Nearly 150 years after its construction in 1873, the sanctuary in Bellpoint Community Church is finally receiving much-needed renovations.
Located at 4711 state Route 257 S. in Delaware, work on the church’s sanctuary began in August, and the final touches on the project are expected to be completed in the next week or two.
“It’s a complete renovation of the sanctuary part of the church, turned the whole thing around from front to back and back to front,” Larry Hopper, a member of the church’s Staff-Parish Relations Committee, told The Gazette. “It made it easier to access for people to get in and out of the church and made it more receptive to weddings and other activities. We just wanted a completely new and refreshing presentation to the community.”
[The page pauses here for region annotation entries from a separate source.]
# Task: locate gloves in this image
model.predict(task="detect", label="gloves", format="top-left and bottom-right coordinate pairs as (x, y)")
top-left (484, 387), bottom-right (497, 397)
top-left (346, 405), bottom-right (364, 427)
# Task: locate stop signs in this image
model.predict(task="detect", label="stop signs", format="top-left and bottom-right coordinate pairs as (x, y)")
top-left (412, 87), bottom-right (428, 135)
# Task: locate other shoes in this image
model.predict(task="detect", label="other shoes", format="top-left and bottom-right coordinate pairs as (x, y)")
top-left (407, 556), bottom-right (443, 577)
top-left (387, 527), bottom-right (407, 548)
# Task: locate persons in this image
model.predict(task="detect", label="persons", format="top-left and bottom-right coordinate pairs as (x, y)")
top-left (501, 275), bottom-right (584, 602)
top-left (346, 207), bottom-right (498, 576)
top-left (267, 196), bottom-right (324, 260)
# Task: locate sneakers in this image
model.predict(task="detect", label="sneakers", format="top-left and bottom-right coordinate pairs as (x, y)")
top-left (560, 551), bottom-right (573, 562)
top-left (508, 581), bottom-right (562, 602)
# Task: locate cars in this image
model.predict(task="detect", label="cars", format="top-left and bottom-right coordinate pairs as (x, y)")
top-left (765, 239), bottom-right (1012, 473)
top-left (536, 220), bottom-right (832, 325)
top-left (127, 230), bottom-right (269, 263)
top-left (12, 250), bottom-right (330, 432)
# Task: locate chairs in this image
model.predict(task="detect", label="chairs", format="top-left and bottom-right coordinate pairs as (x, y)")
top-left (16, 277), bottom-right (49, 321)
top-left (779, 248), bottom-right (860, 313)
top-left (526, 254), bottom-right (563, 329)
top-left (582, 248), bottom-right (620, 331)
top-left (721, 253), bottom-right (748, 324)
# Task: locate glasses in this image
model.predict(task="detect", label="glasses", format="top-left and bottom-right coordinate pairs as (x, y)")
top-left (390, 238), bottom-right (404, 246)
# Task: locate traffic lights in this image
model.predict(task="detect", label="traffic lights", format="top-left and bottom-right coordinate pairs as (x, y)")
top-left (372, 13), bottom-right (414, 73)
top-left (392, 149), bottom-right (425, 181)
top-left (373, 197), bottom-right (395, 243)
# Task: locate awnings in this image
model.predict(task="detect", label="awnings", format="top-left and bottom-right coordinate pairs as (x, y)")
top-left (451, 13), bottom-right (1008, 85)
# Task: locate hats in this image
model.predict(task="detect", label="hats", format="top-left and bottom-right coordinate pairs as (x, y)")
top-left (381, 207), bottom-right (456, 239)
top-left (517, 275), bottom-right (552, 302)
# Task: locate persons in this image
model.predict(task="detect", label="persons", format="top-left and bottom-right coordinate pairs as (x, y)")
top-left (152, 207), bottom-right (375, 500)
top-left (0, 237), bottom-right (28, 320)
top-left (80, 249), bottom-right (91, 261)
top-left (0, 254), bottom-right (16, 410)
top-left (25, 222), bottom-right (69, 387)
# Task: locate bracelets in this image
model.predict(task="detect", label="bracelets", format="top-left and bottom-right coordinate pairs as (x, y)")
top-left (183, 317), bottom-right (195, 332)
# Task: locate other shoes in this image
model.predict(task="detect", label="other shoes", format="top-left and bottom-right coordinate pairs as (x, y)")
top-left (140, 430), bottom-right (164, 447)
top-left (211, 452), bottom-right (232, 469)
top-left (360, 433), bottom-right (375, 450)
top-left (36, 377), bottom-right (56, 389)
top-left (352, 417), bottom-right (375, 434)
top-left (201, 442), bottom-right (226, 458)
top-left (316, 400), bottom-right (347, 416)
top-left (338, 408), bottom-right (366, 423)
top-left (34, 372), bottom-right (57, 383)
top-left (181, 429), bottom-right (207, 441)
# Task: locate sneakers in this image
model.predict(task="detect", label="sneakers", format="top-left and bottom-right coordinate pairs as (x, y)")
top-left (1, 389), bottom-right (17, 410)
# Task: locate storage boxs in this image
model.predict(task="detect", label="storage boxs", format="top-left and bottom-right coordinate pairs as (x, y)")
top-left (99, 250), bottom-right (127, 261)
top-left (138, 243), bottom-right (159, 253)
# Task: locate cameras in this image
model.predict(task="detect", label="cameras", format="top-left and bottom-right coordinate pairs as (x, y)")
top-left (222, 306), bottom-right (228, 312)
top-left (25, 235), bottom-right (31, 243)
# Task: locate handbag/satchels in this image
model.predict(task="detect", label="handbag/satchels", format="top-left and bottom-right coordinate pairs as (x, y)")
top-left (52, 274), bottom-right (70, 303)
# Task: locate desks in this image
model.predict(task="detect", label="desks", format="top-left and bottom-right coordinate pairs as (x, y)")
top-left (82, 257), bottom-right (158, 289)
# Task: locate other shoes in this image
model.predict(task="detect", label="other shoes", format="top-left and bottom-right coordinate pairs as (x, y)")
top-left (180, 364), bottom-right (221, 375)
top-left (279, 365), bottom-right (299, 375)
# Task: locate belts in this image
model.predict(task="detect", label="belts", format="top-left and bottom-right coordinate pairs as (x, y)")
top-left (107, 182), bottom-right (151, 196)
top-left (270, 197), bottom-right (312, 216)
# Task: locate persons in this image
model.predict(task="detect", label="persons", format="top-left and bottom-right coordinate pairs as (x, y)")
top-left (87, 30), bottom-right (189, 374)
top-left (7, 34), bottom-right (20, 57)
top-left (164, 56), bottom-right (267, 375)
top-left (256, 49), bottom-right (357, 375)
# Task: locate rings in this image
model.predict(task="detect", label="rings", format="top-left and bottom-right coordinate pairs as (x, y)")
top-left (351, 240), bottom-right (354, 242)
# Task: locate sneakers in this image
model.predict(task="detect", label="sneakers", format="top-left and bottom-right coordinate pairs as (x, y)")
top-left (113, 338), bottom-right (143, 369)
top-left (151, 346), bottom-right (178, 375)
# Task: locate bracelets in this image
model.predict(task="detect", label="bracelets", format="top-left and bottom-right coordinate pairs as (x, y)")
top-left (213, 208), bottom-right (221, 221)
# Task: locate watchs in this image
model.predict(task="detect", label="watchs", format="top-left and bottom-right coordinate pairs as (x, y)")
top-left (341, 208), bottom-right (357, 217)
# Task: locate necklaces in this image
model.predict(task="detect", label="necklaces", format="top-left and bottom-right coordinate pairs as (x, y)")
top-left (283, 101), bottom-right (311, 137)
During the renovations, Bellpoint Community Church has held its services in the church’s community room and anticipates moving back into its sanctuary in two weeks.
The renovations have been paid for entirely by donations from the church’s congregation, and with many volunteers helping with the renovations, the church was able to reduce some of the costs. Hopper estimated the total cost of the work is around $50,000.
“It’s long overdue,” Hopper said of the renovations. “(The sanctuary) has been that way, basically, since the church was built. We did some painting and some things like that before, but this, we just flipped the whole thing around to make it more appealing for people and more useful for activities.”
Hopper said the church was never really set up well for weddings because there were split rows leading to the front of the sanctuary. Now, there is a single row that will be more appealing to brides looking for a venue.
“We’ve had issues in the past where people have looked at it and, either they’ve had to really make adjustments to what their wedding plans were, or just move on to someplace else,” he said.
While the project is aimed at modernizing the sanctuary, there were some elements the church was sure to preserve, including the stained glass windows. Hopper said the wood trim around the windows was painted, and the lighting was improved to highlight the windows.
“We hope it entices people to come to church,” Hopper went on to say. “We have a welcoming atmosphere, something that when you walk in, you feel comfortable. And now it feels more open and inviting than it used to be. Before, it was kind of dark in there, so you kind of feel bunched in. So we want people to realize that we’re not stuck in the dark ages.”